### Contenu des données
--------------------------------------------------
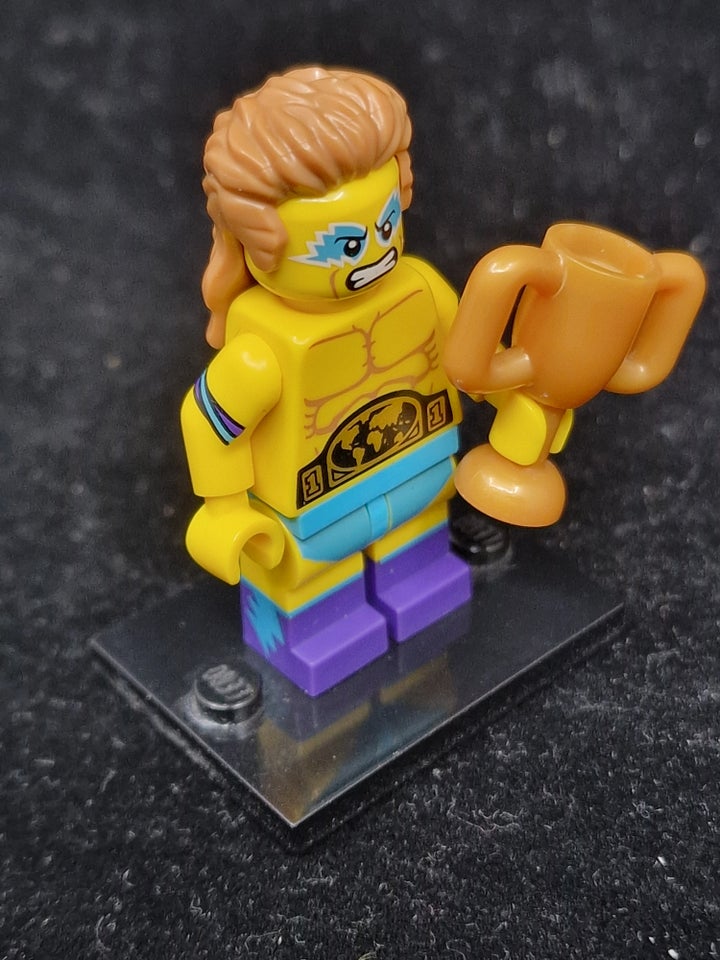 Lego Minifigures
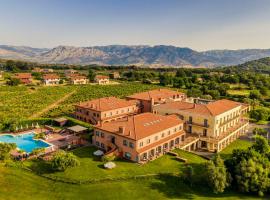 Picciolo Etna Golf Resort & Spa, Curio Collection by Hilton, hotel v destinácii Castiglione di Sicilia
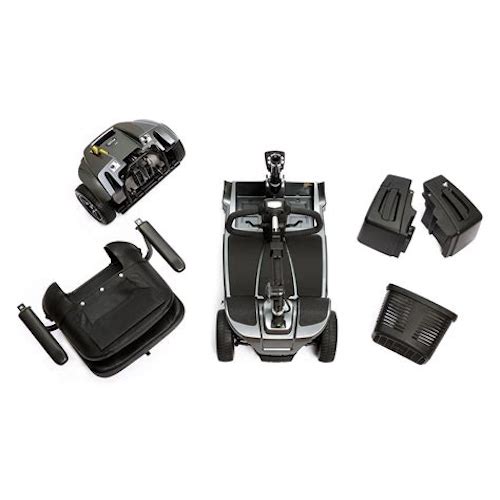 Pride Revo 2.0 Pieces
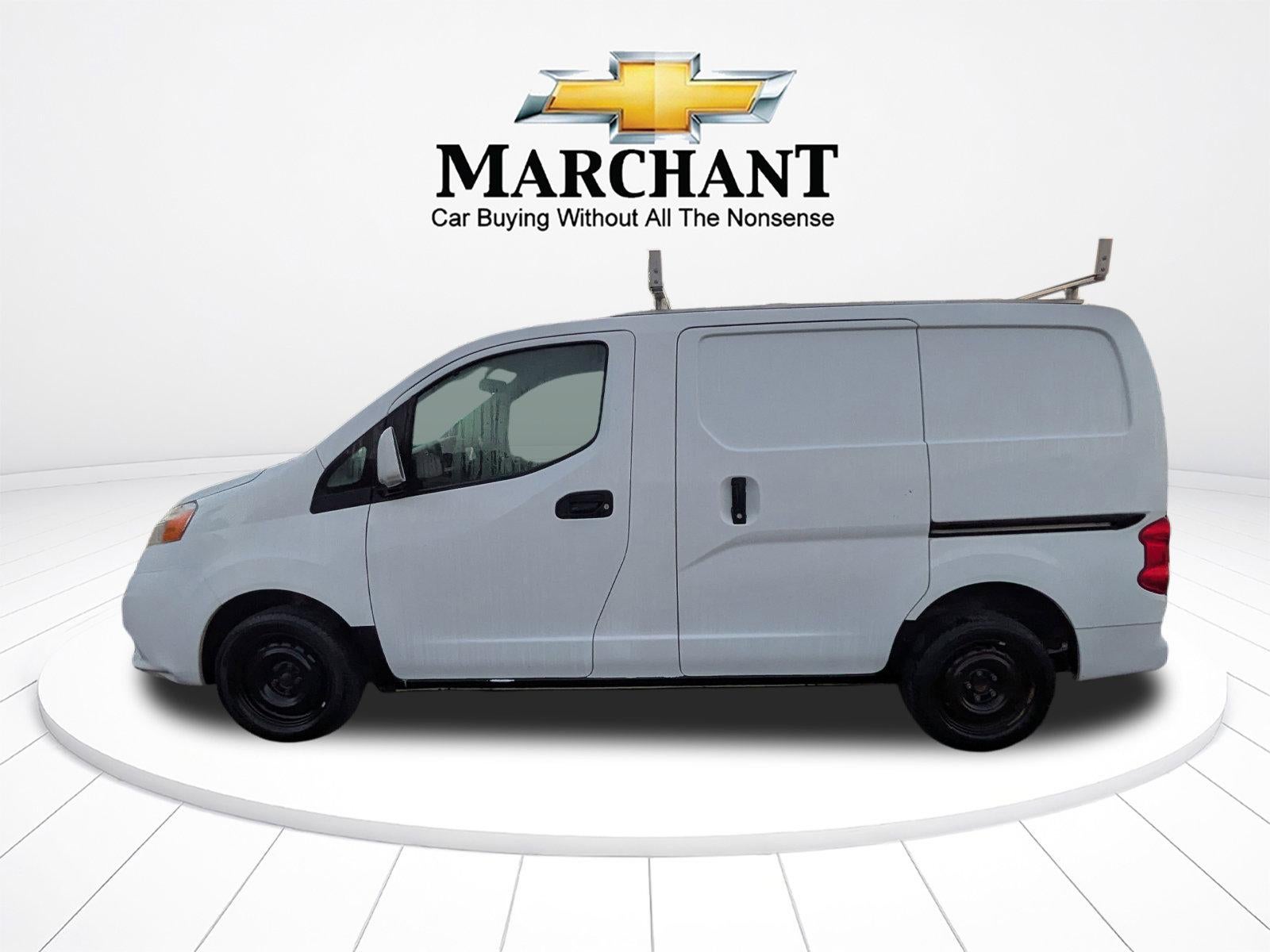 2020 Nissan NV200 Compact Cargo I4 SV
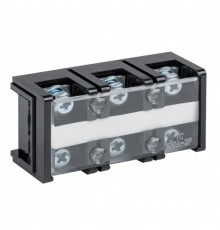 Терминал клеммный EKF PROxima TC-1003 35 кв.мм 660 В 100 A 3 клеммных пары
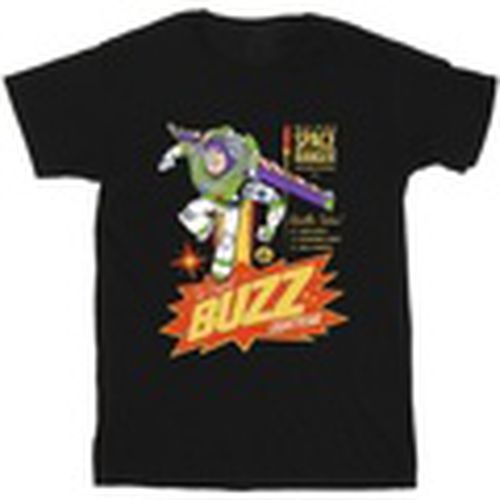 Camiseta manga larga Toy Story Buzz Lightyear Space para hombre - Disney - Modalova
--------------------------------------------------
### Vos consignes
Renommez « Disney » en « Pixar » dans l'ensemble des données ci-dessus et réécrivez-les sans aucune autre modification. Omettez les images dans votre réponse.

### Corrigé proposé
 Lego Minifigures
 Picciolo Etna Golf Resort & Spa, Curio Collection by Hilton, hotel v destinácii Castiglione di Sicilia
 Pride Revo 2.0 Pieces
 2020 Nissan NV200 Compact Cargo I4 SV
 Терминал клеммный EKF PROxima TC-1003 35 кв.мм 660 В 100 A 3 клеммных пары
 Camiseta manga larga Toy Story Buzz Lightyear Space para hombre - Pixar - Modalova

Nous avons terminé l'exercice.